How To Thoroughly Vet Server Side Caching Software For LUN Corruption Issues ?
Server Side Caching improves storage throughput in the cheapest possible way, Compared to other alternatives like upgrading to All Flash Arrays or upgrading the Storage Network. By using $1/GB SATA SSDs or $3/GB SAS SSDs, storage IOPS to each server can be accelerated to tens of thousands of IOPS and latencies reduced to single digit milliseconds. This easily validates the usefulness and cost effectiveness of Server Side Caching.
One of the more challenging aspects for Server Side Caching vendors is successfully interoperating with the various components in the Storage IO path – from the application in the VM all the way to the Storage Appliance and back. Server Side Caching software from any Vendor modifies the I/O path. Consequently any bugs in the vendor software can corrupt your entire LUN or shutdown I/O, even if the software caches only reads. Hence it is highly recommended to thoroughly evaluate this software, especially in areas where the IO pattern and flow changes drastically with such software in the IO path.

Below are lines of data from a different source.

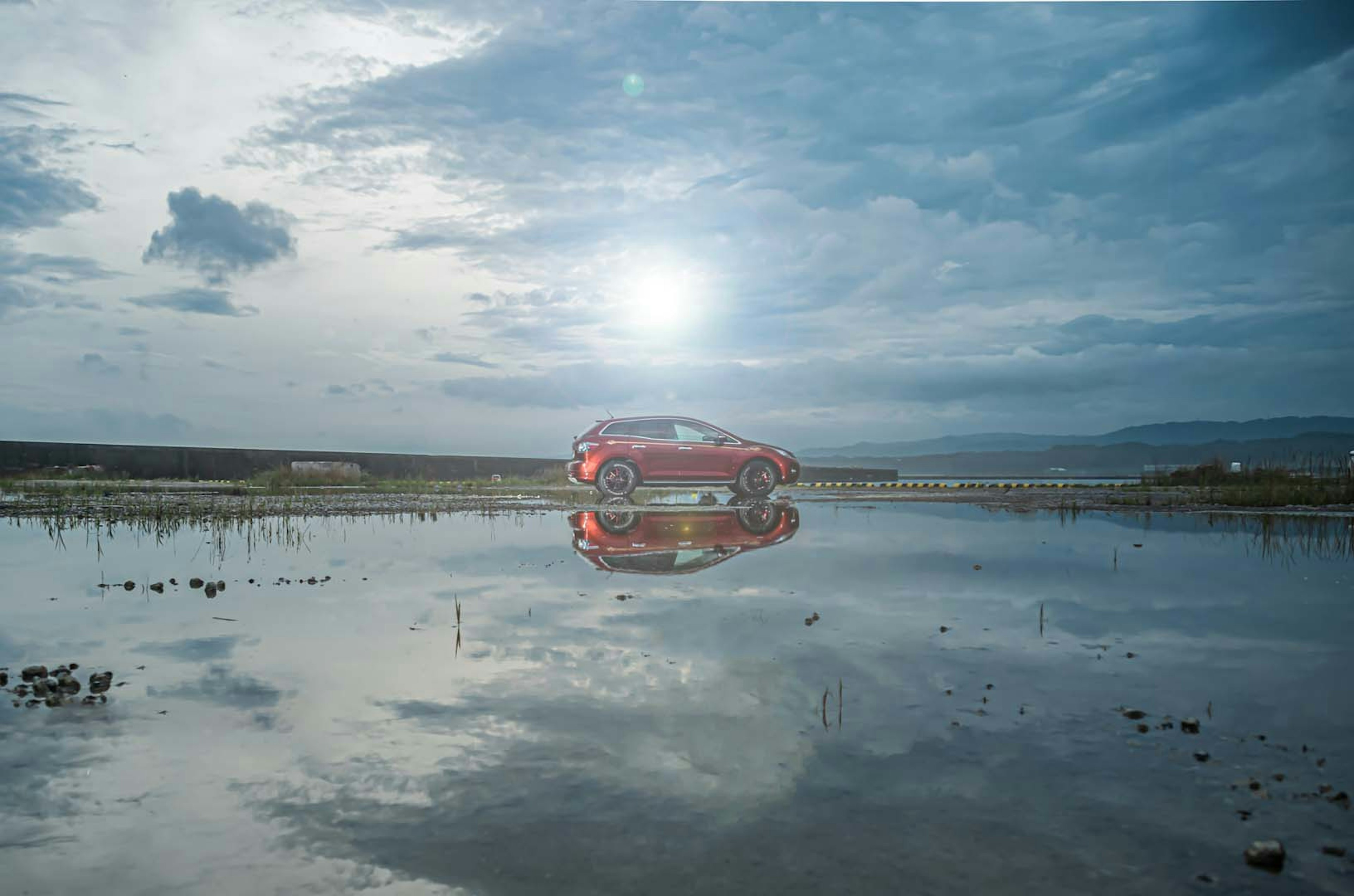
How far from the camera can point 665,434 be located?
21000 millimetres

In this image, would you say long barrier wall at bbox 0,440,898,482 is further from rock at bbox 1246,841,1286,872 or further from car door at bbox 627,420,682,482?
rock at bbox 1246,841,1286,872

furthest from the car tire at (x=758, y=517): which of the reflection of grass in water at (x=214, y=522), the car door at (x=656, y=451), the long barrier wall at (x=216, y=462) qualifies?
the long barrier wall at (x=216, y=462)

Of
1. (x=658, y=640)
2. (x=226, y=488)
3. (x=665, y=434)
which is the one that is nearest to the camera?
(x=658, y=640)

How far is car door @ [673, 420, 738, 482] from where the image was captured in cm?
2084

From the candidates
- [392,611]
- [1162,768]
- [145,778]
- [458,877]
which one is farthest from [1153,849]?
[392,611]

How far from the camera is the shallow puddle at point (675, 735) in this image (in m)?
2.80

Below are some pointers to the areas in VMware that are more vulnerable to IO path and IO pattern changes introduced by such Server Side Caching software, and so it is highly recommended that you (the prospect) should keenly evaluate these areas for potential data corruption issues :
- Run Database Driven Tests and not just synthetic IOmeter type tests. Iometer or FIO type block level or filesystem level testing is not enough. Database driven tests like TPC-C and TPC-H are some of the best ways to test Server Side Caching and ensure that the LUN does not get corrupt. Especially TPC-C, since it mimics OLTP workload, it is heavy on writes, and hence it is a great way to test not only the performance benefits of Server Side Caching but it is also a great way to bubble up any corruption issues.
- SQLIOSIM – This is a tool that simulates MS SQL Server workload. It does a good job exposing data consistency issues with Server Side Caching software. The benefit of using SQLIOSIM versus running a TPC-C or TPC-H test is that SQLIOSIM doesn’t need a MS SQL Server Database installed.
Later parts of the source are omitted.